I used to work in a cinema that had these installed. 
they are for hard of hearing headsets. StarSound 600 infrared sound system - Phonic Ear

or, some 3D systems like the 3D Cinema - XPAND use an infrared emitter to control the glasses, these are normally in the booth and bounce the signal off the screen.


----------



## sarahsliefie (Jun 1, 2011)

Mind Control!
Actually, we use night vision monoculars to see what is going on on the stage in the dark, but often those are not enough. I was thinking about installing IR panels to light up the stage so the crew could see and the audience would be left in the dark. Not sure why they would be pointed at the audience.


----------



## ack (Jun 1, 2011)

They are most likely assistive listening devices like this from Audex. Audex - The Leader in Infrared Assistive Listening Systems for Theaters 


I am not certain when and how ADA requires venues to install accommodations like this but they are in all new construction. Of course some place put them in just to serve their audience. 

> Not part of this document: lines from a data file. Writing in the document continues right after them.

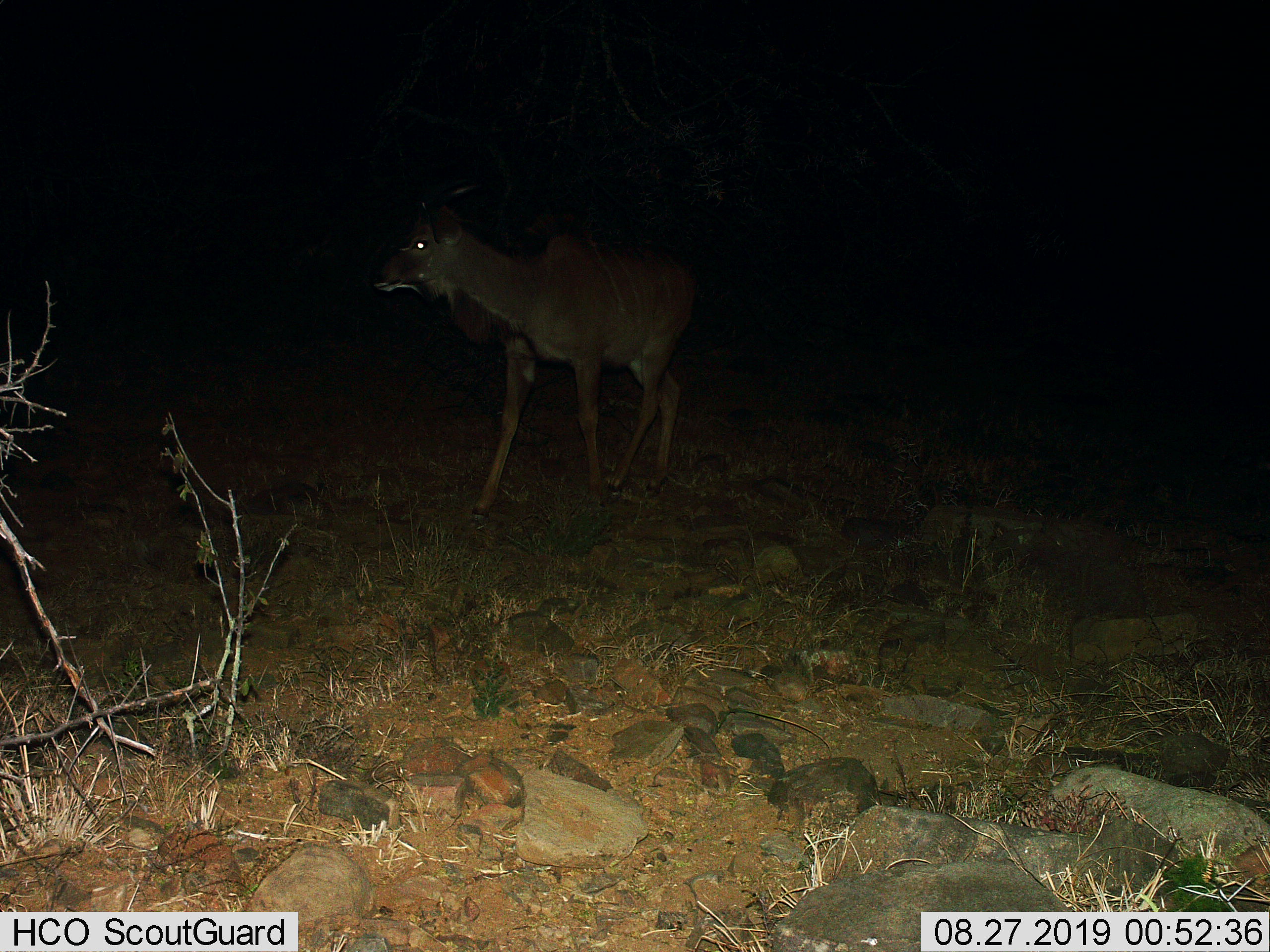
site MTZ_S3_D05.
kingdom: Animalia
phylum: Chordata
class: Mammalia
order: Artiodactyla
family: Bovidae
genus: Tragelaphus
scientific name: Tragelaphus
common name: kudu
Kudu (Tragelaphus), count 1. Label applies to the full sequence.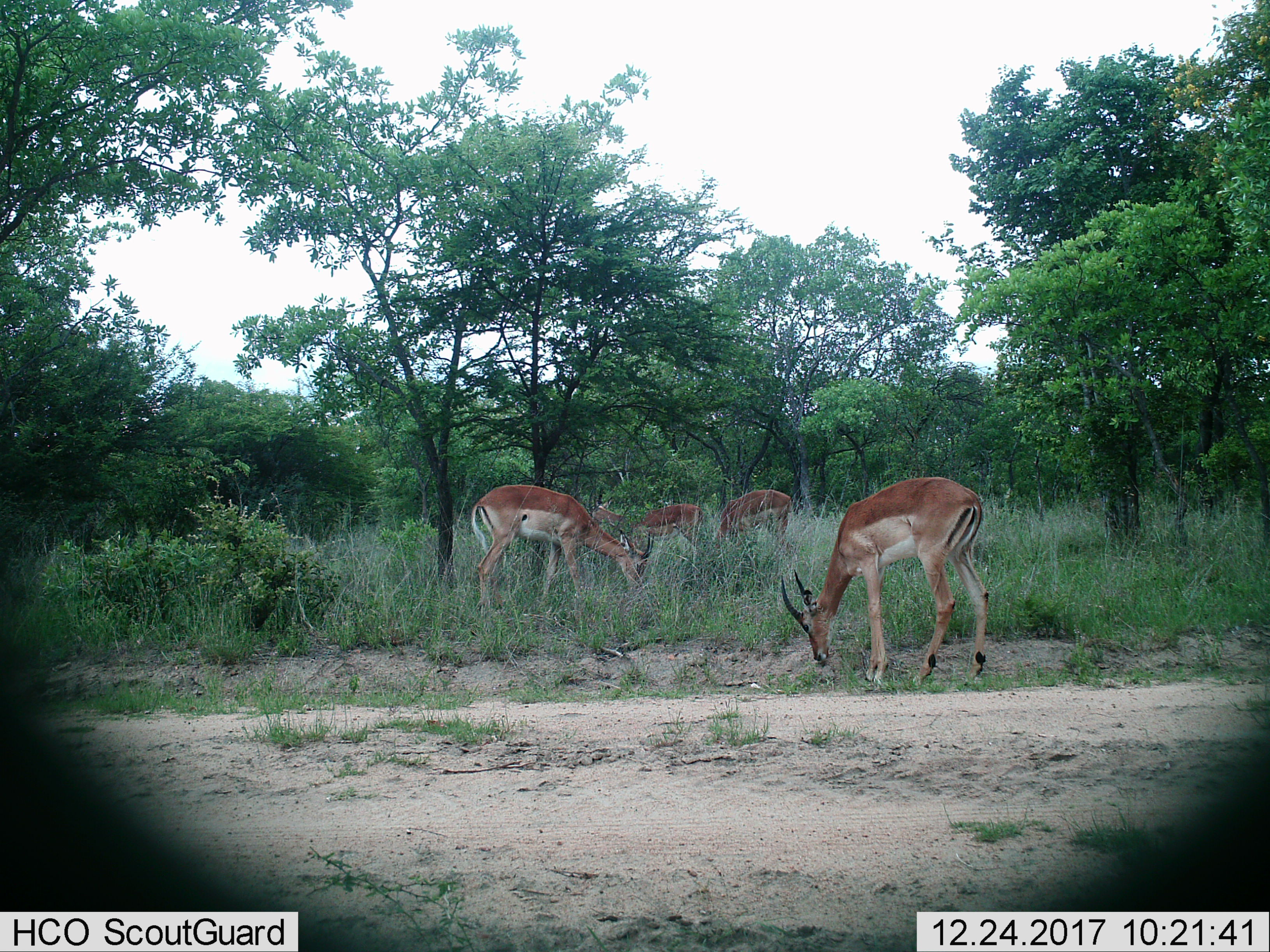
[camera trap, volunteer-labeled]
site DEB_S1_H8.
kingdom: Animalia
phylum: Chordata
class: Mammalia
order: Artiodactyla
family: Bovidae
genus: Aepyceros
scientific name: Aepyceros melampus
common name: impala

There are also RF systems on the market.

Paul


----------



## metti (Jun 1, 2011)

Those are definitely 100% transmitters for assisted listening systems (ALS). I have worked with an IR system from Sennheiser but I know that there are several other companies that make them as well.


----------



## Sony (Jun 5, 2011)

Like everyone else said, they are part of the assisted listening system for the theatre, all theatres are required to have them in order to comply with ADA Regulations. Some systems work on Infrared which is what you see here, and some systems like the system at NNHS run using low power FM Transmitters and there is also a type of system called an "Inductive Loop" where a long wire is strung in a loop around the entire theatre and is used as an audio transmitter which most hearing aids can pick up. 

The 5-Pin XLR is not Data but rather Stereo Audio with two pins for Left Audio, two pins for Right Audio and one pin for Shield. It's exactly the same connector you would find on a stereo microphone.


----------